- Sagardighi Location in West Bengal, India Sagardighi Sagardighi (India)
- Coordinates: 24°17′39″N 88°05′06″E﻿ / ﻿24.2943°N 88.0849°E
- Country: India
- State: West Bengal
- District: Murshidabad

Government
- • Administrative Division: Malda

Languages
- • Official: Bengali, English
- Time zone: UTC+5:30 (IST)
- PIN: 742226 (Sagardighi) = 742237 (Kabilpur)
- Lok Sabha constituency: Jangipur
- Vidhan Sabha constituency: Sagardighi
- Website: murshidabad.gov.in

= Sagardighi, Murshidabad =

Sagardighi is a town situated in the Sagardighi CD block in the Jangipur subdivision of Murshidabad district in the state of West Bengal, India.

== History ==
It is revealed by the Period of Excavation: 988-1038 A.D. by Mahipaldeva (I) that it was an ancient place. In Pala reign (750-1170 A.D.) Sagardighi was one of the main centres of Buddhist religion. After this in medieval period i.e., in Pathan age (First phase of 13th century) Sagardighi was an important place. Sagar means sea, whereas Dighi is lake. It is a lake like a sea. Length and breadth of this lake are 1.5 and 1 kilometre respectively. There is a temple in the proper centre (under the water) of the lake whose steeple has been found when water level is decreased.

==Geography==

===Location===
Sagardighi is located at .

===Area overview===
Jangipur subdivision is crowded with 52 census towns and as such it had to be presented in two location maps. One of the maps can be seen alongside. The subdivision is located in the Rarh region that is spread over from adjoining Santhal Pargana division of Jharkhand. The land is slightly higher in altitude than the surrounding plains and is gently undulating. The river Ganges, along with its distributaries, is prominent in both the maps. At the head of the subdivision is the 2,245 m long Farakka Barrage, one of the largest projects of its kind in the country. Murshidabad district shares with Bangladesh a porous international border which is notoriously crime prone (partly shown in this map). The subdivision has two large power plants - the 2,100 MW Farakka Super Thermal Power Station and the 1,600 MW Sagardighi Thermal Power Station. According to a 2016 report, there are around 1,000,000 (1 million/ ten lakh) workers engaged in the beedi industry in Jangipur subdivision. 90% are home-based and 70% of the home-based workers are women. As of 2013, an estimated 2.4 million people reside along the banks of the Ganges alone in Murshidabad district. Severe erosion occurs along the banks.

INPUT RECORDS
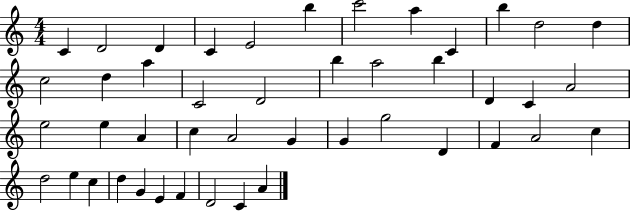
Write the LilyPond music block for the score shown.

{
  \clef treble
  \numericTimeSignature
  \time 4/4
  \key c \major
  c'4 d'2 d'4 | c'4 e'2 b''4 | c'''2 a''4 c'4 | b''4 d''2 d''4 | \break c''2 d''4 a''4 | c'2 d'2 | b''4 a''2 b''4 | d'4 c'4 a'2 | \break e''2 e''4 a'4 | c''4 a'2 g'4 | g'4 g''2 d'4 | f'4 a'2 c''4 | \break d''2 e''4 c''4 | d''4 g'4 e'4 f'4 | d'2 c'4 a'4 | \bar "|."
}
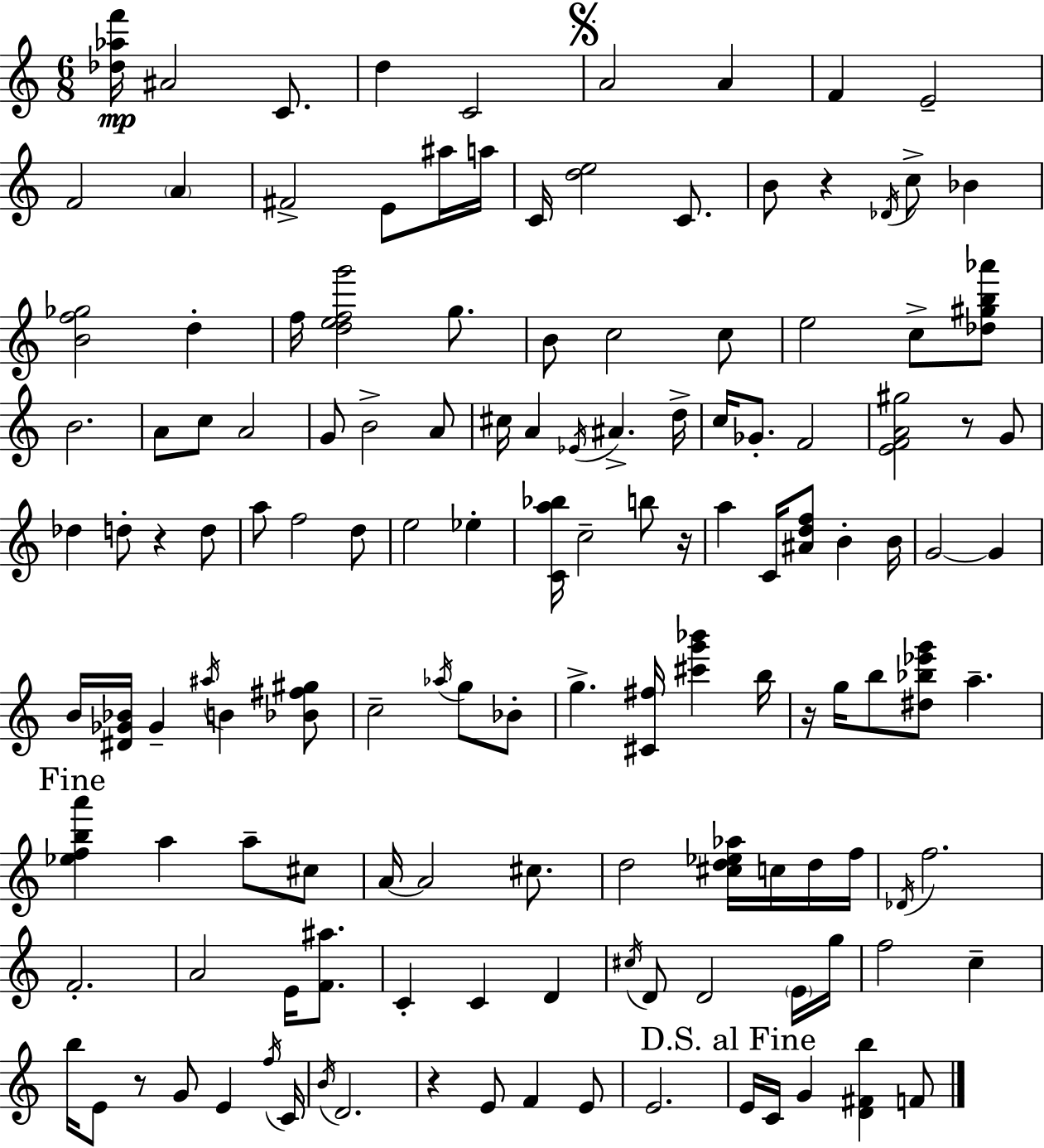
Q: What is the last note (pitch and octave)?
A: F4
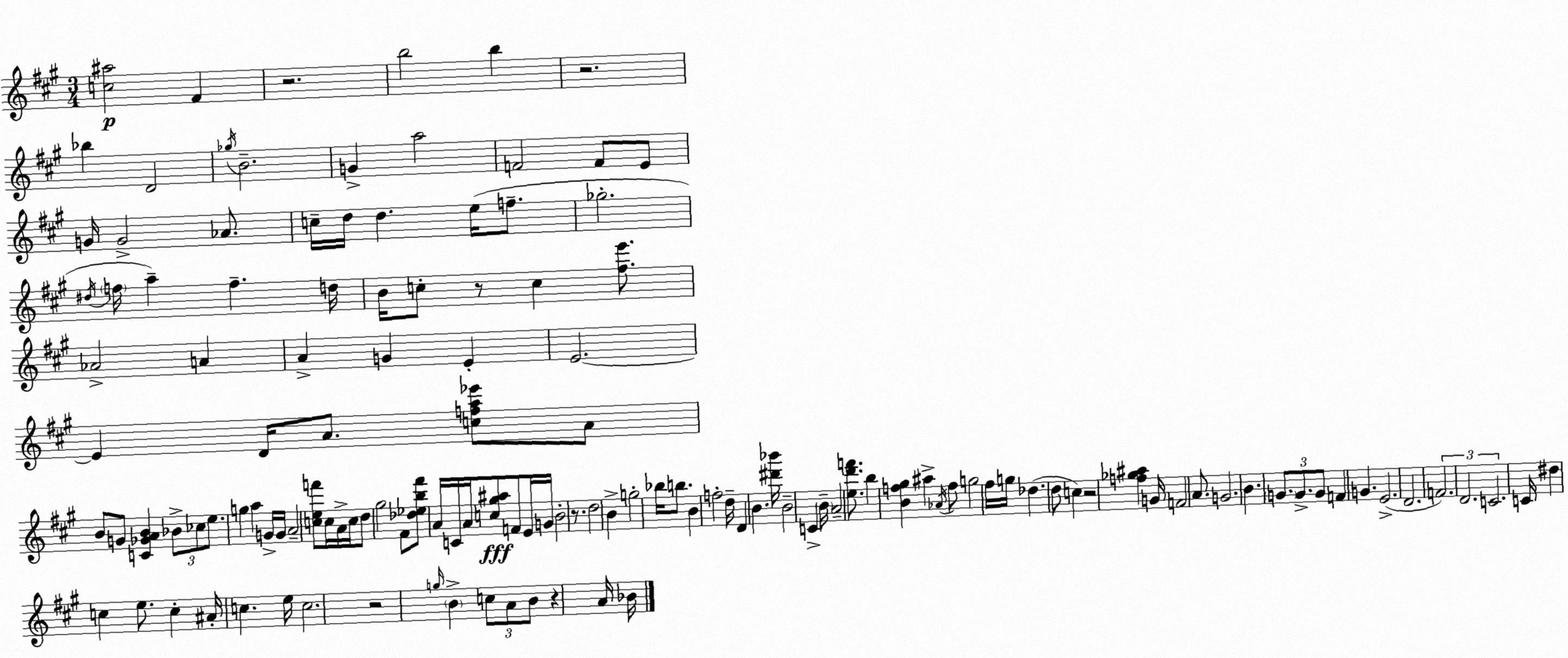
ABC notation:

X:1
T:Untitled
M:3/4
L:1/4
K:A
[c^a]2 ^F z2 b2 b z2 _b D2 _g/4 B2 G a2 F2 F/2 E/2 G/4 G2 _A/2 c/4 d/4 d e/4 f/2 _g2 ^d/4 f/4 a f d/4 B/4 c/2 z/2 c [^fe']/2 _A2 A A G E E2 E D/4 A/2 [cfa_e']/2 A/2 B/2 G/2 [C_GAB] _B/2 _c/2 e/2 g a G/4 G/4 A2 [cef']/2 c/4 A/4 c/4 d/2 ^g2 ^F/2 [_d_eb^f']/2 A/4 C/4 A/4 [c^g^a]/2 F/2 E/4 G/4 B2 z/2 d2 B g2 _b/4 b/2 B f2 d/4 D B [^d'_b']/4 B2 C B/4 A2 [ed'f']/2 b [Bf^g] ^a _A/4 f/2 g2 ^f/4 g/4 _d d/2 c z2 [f_g^a] G/4 F2 A/2 G2 B G/2 G/2 G/2 F G E2 D2 F2 D2 C2 C/4 ^d c e/2 c ^A/4 c e/4 c2 z2 g/4 B c/2 A/2 B/2 z A/4 _B/4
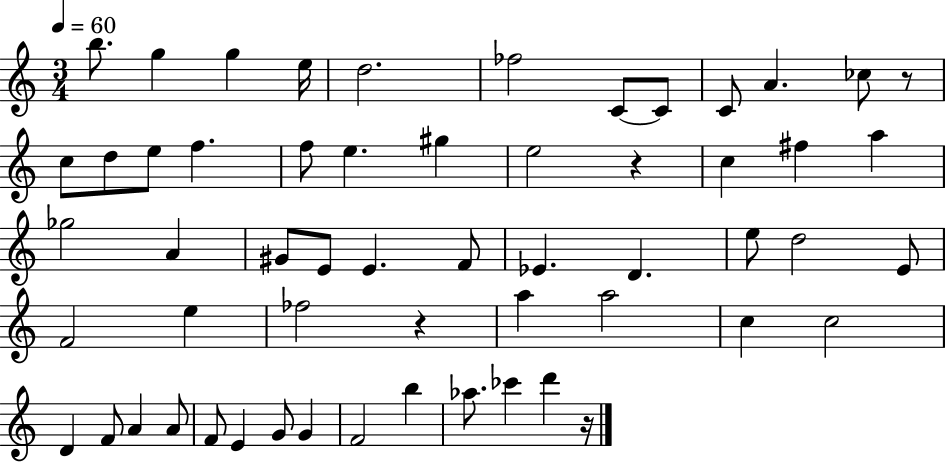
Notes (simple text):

B5/e. G5/q G5/q E5/s D5/h. FES5/h C4/e C4/e C4/e A4/q. CES5/e R/e C5/e D5/e E5/e F5/q. F5/e E5/q. G#5/q E5/h R/q C5/q F#5/q A5/q Gb5/h A4/q G#4/e E4/e E4/q. F4/e Eb4/q. D4/q. E5/e D5/h E4/e F4/h E5/q FES5/h R/q A5/q A5/h C5/q C5/h D4/q F4/e A4/q A4/e F4/e E4/q G4/e G4/q F4/h B5/q Ab5/e. CES6/q D6/q R/s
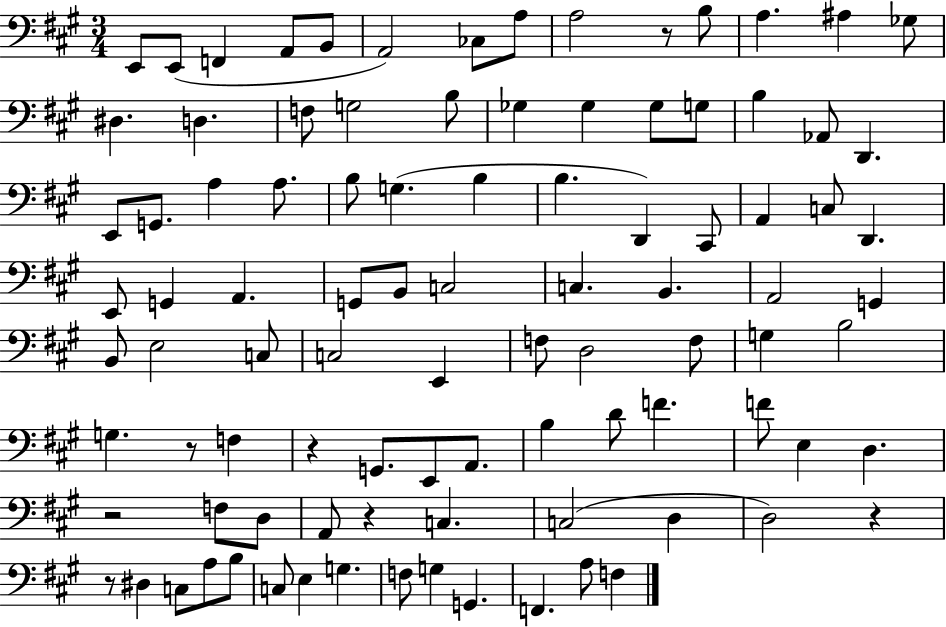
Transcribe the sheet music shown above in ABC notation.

X:1
T:Untitled
M:3/4
L:1/4
K:A
E,,/2 E,,/2 F,, A,,/2 B,,/2 A,,2 _C,/2 A,/2 A,2 z/2 B,/2 A, ^A, _G,/2 ^D, D, F,/2 G,2 B,/2 _G, _G, _G,/2 G,/2 B, _A,,/2 D,, E,,/2 G,,/2 A, A,/2 B,/2 G, B, B, D,, ^C,,/2 A,, C,/2 D,, E,,/2 G,, A,, G,,/2 B,,/2 C,2 C, B,, A,,2 G,, B,,/2 E,2 C,/2 C,2 E,, F,/2 D,2 F,/2 G, B,2 G, z/2 F, z G,,/2 E,,/2 A,,/2 B, D/2 F F/2 E, D, z2 F,/2 D,/2 A,,/2 z C, C,2 D, D,2 z z/2 ^D, C,/2 A,/2 B,/2 C,/2 E, G, F,/2 G, G,, F,, A,/2 F,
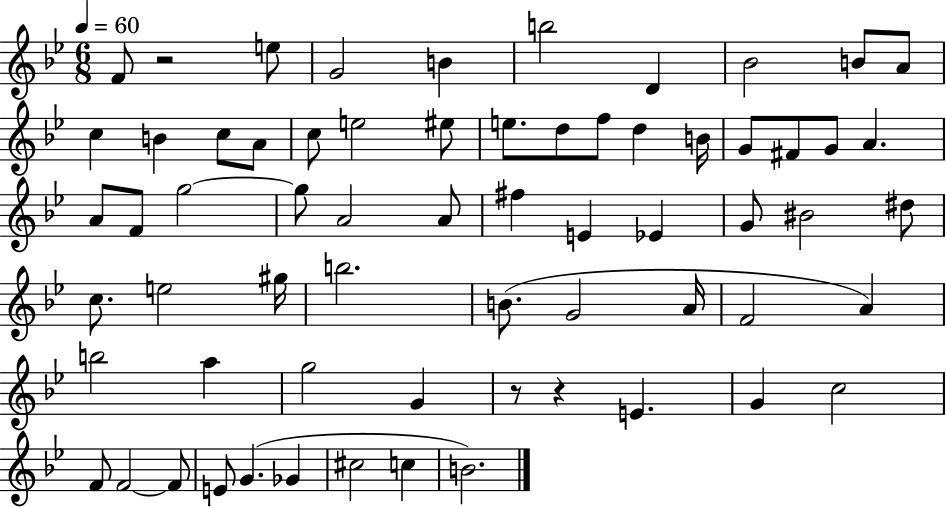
{
  \clef treble
  \numericTimeSignature
  \time 6/8
  \key bes \major
  \tempo 4 = 60
  \repeat volta 2 { f'8 r2 e''8 | g'2 b'4 | b''2 d'4 | bes'2 b'8 a'8 | \break c''4 b'4 c''8 a'8 | c''8 e''2 eis''8 | e''8. d''8 f''8 d''4 b'16 | g'8 fis'8 g'8 a'4. | \break a'8 f'8 g''2~~ | g''8 a'2 a'8 | fis''4 e'4 ees'4 | g'8 bis'2 dis''8 | \break c''8. e''2 gis''16 | b''2. | b'8.( g'2 a'16 | f'2 a'4) | \break b''2 a''4 | g''2 g'4 | r8 r4 e'4. | g'4 c''2 | \break f'8 f'2~~ f'8 | e'8 g'4.( ges'4 | cis''2 c''4 | b'2.) | \break } \bar "|."
}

STATED GOAL A
Copy the stretch of the entries from the line containing "Transcribe the sheet" through the end of the entries, leaving out the picture lines.
STATED GOAL B
Pick up the text about Sagardighi where it stops and write on from there.
The entries are unrelated to the text about Sagardighi.

TASK OUTPUT A
Transcribe the sheet music shown above in ABC notation.

X:1
T:Untitled
M:3/4
L:1/4
K:A
E,,/2 E,,/2 F,, A,,/2 B,,/2 A,,2 _C,/2 A,/2 A,2 z/2 B,/2 A, ^A, _G,/2 ^D, D, F,/2 G,2 B,/2 _G, _G, _G,/2 G,/2 B, _A,,/2 D,, E,,/2 G,,/2 A, A,/2 B,/2 G, B, B, D,, ^C,,/2 A,, C,/2 D,, E,,/2 G,, A,, G,,/2 B,,/2 C,2 C, B,, A,,2 G,, B,,/2 E,2 C,/2 C,2 E,, F,/2 D,2 F,/2 G, B,2 G, z/2 F, z G,,/2 E,,/2 A,,/2 B, D/2 F F/2 E, D, z2 F,/2 D,/2 A,,/2 z C, C,2 D, D,2 z z/2 ^D, C,/2 A,/2 B,/2 C,/2 E, G, F,/2 G, G,, F,, A,/2 F,
{
  \clef treble
  \numericTimeSignature
  \time 6/8
  \key bes \major
  \tempo 4 = 60
  \repeat volta 2 { f'8 r2 e''8 | g'2 b'4 | b''2 d'4 | bes'2 b'8 a'8 | \break c''4 b'4 c''8 a'8 | c''8 e''2 eis''8 | e''8. d''8 f''8 d''4 b'16 | g'8 fis'8 g'8 a'4. | \break a'8 f'8 g''2~~ | g''8 a'2 a'8 | fis''4 e'4 ees'4 | g'8 bis'2 dis''8 | \break c''8. e''2 gis''16 | b''2. | b'8.( g'2 a'16 | f'2 a'4) | \break b''2 a''4 | g''2 g'4 | r8 r4 e'4. | g'4 c''2 | \break f'8 f'2~~ f'8 | e'8 g'4.( ges'4 | cis''2 c''4 | b'2.) | \break } \bar "|."
}

TASK OUTPUT B
Note: The two maps present some of the notable locations in the subdivision. All places marked in the maps are linked in the larger full screen maps.

==Civic administration==
===Police station===
Sagardighi police station has jurisdiction over Sagardighi CD block.

===CD block HQ===
The headquarters of Sagardighi community development block CD block are located at Sagardighi.

==Transport==
Sagardighi railway station is situated on the Nalhati-Azimganj branch line. South Bengal State Transport Corporation operates daily bus services from Berhampore to Raghunathganj via Sagaardighi.There are also many private buses Berhampore -Sukhi- Sagardighi- Manigram- Raghunathganj.

==Education==
Sagardighi Kamada Kinkar Smriti Mahavidyalaya was established in 2008 at Sagardighi. It offers honours courses in Bengali, English, Sanskrit, Arabic, history, geography, political science, philosophy and education. There are two higher secondary schools located in Sagardighi. One is Sagardighi S.N High school and the other one is Sagardighi Girls' High School.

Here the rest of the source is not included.